Una ley andaluza de muerte digna, necesaria, reclamada y pionera

Las leyes deben atender a las necesidades de la ciudadanía, al desarrollo de la sociedad y a las preocupaciones y anhelos del pueblo; y los gobiernos han de impulsar que se cumplan estas premisas

Hoy, en Andalucía, podemos sentirnos orgullosos de ser pioneros en España en la aprobación de una ley ampliamente reclamada y reivindicada, que afecta a miles de andaluces y andaluzas y que se nos mostraba como una necesidad imperiosa en el avance de la sociedad democrática

La Ley de derechos y garantías de la dignidad de la persona en el proceso de la muerte, conocida como Ley de muerte digna, aprobada por unanimidad por el Parlamento andaluz, es la primera que ordena en España los derechos de los pacientes terminales y las obligaciones de los profesionales que los atienden.

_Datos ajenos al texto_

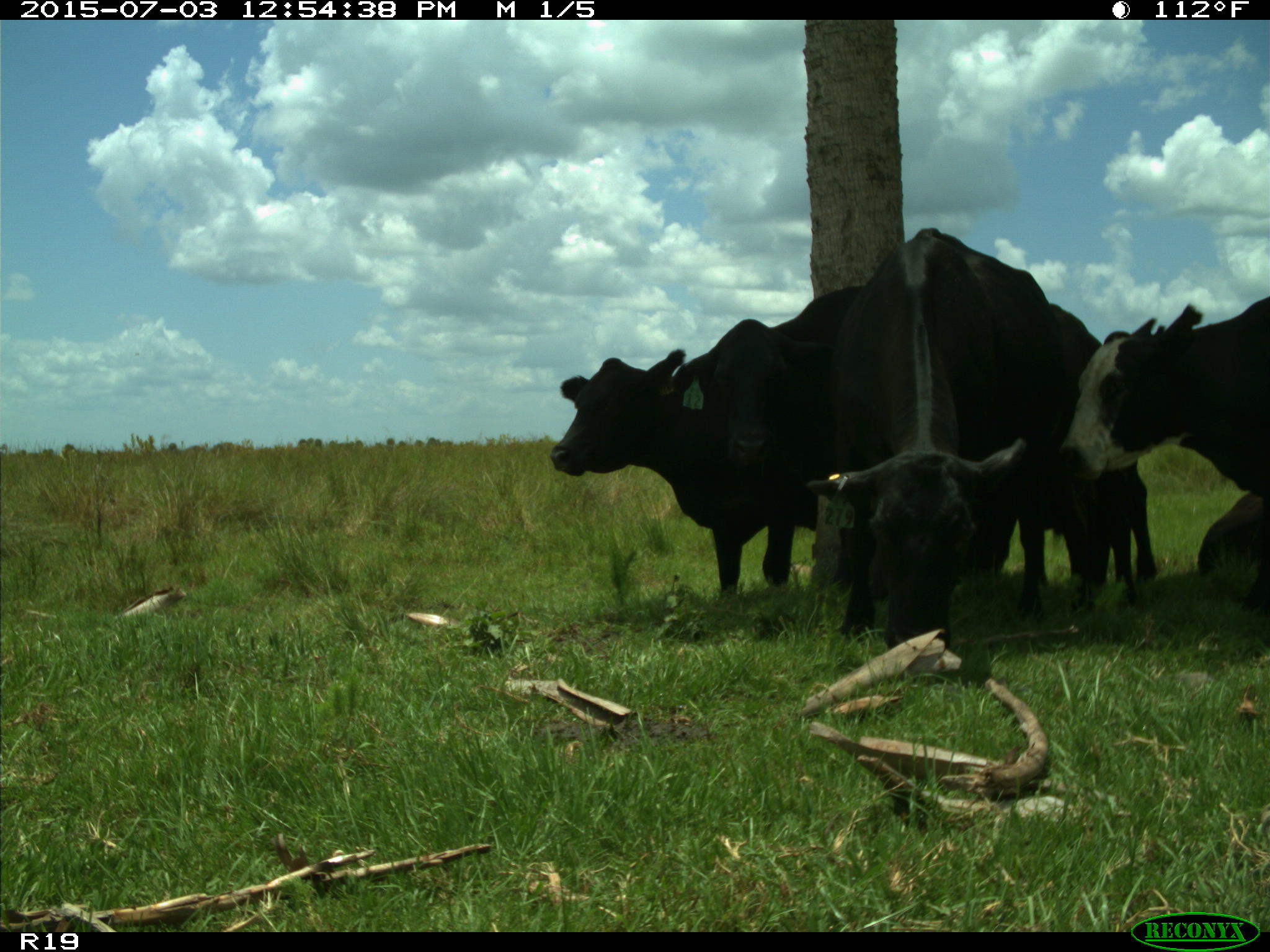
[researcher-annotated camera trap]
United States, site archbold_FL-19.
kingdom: Animalia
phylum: Chordata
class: Mammalia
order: Artiodactyla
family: Bovidae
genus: Bos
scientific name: Bos taurus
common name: domestic cow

El Estatuto de Autonomía de Andalucía, en su artículo 20 (Testamento Vital y Dignidad ante el proceso de muerte), reconoce, en su punto 1, el derecho de todos los andaluces a declarar la voluntad vital anticipada que deberá respetarse, en los términos que establezca la ley; y en su punto 2, recoge el derecho de todas las personas a recibir un adecuado tratamiento del dolor y cuidados paliativos integrales y a la plena dignidad en el proceso de la muerte. Por lo tanto, el objetivo de esta ley no es otro que hacer cumplir el Estatuto, desarrollarlo y crear un marco legislativo que garantice los derechos de los ciudadanos y ciudadanas a elegir y que su decisión sea tenida en cuenta y a la vez respaldar a los profesionales en las prácticas médicas que se enmarcan en este proceso.

Pero a este necesario desarrollo normativo del Estatuto se une el hecho de que el de la muerte digna es un debate abierto y reclamado por la sociedad. Según el barómetro sanitario de Andalucía de 2007, realizado por el Instituto de Estudios Sociales Avanzados, la ciudadanía muestra un respaldo masivo a las posiciones más avanzadas en relación con la dignidad de la muerte y el tratamiento del dolor en enfermos terminales. Y es que se calcula en 60.000 los andaluces que necesitan cuidados paliativos actualmente, entre enfermos oncológicos y otras patologías en fase avanzada. Muchos han sido los casos que en los últimos años han salido a la luz y han suscitado la polémica, enfrentando opiniones contrapuestas por parte de diversos sectores sociales en torno a cuál era la actuación correcta desde el punto de vista ético, moral, legal, etc. Difícil olvidar a la granadina Inmaculada Echevarría, que tuvo que acudir a los tribunales para que le desconectaran la ventilación mecánica que la mantenía con vida contra su voluntad desde hacía años. La Ley de muerte digna evitará que se repitan en Andalucía casos tan tristes como éste.

Sus 33 artículos hacen un amplio y minucioso recorrido por todas las necesidades y circunstancias que rodean ese difícil momento de la muerte de los enfermos en fase terminal, con el objetivo último de garantizar una atención adecuada durante el proceso final de la vida, basada en evitar el sufrimiento, y el respeto a la dignidad y a la libre decisión de cada uno. Gracias a esta ley, las andaluzas y los andaluces podrán acceder a cuidados paliativos integrales de alta calidad, en un centro sanitario o en su domicilio, donde podrán fallecer si así lo desean sin menoscabo de la calidad de la atención sanitaria; recibirán información adecuada y comprensible del diagnóstico, pronóstico y tratamientos posibles; podrán participar activamente en la toma de decisiones relativas a su enfermedad o muerte y tendrán la posibilidad de rechazar cualquier tratamiento, aunque ello suponga el acortamiento de su vida. Además, mediante el testamento vital, tendrán la facultad de declarar sus valores y preferencias de tratamiento, y tendrán derecho a rechazar tratamientos de soporte vital cuando su aplicación sólo prolongue la vida biológica sin aumentar las probabilidades de recuperación con un mínimo de calidad de vida. Todos ellos son avances sustanciales que se unen a otros como el derecho del paciente a recibir un tratamiento adecuado del dolor, alivio espiritual y sedación paliativa; a estar acompañados por sus seres queridos durante todo el proceso de atención sanitaria y a la protección de sus datos personales.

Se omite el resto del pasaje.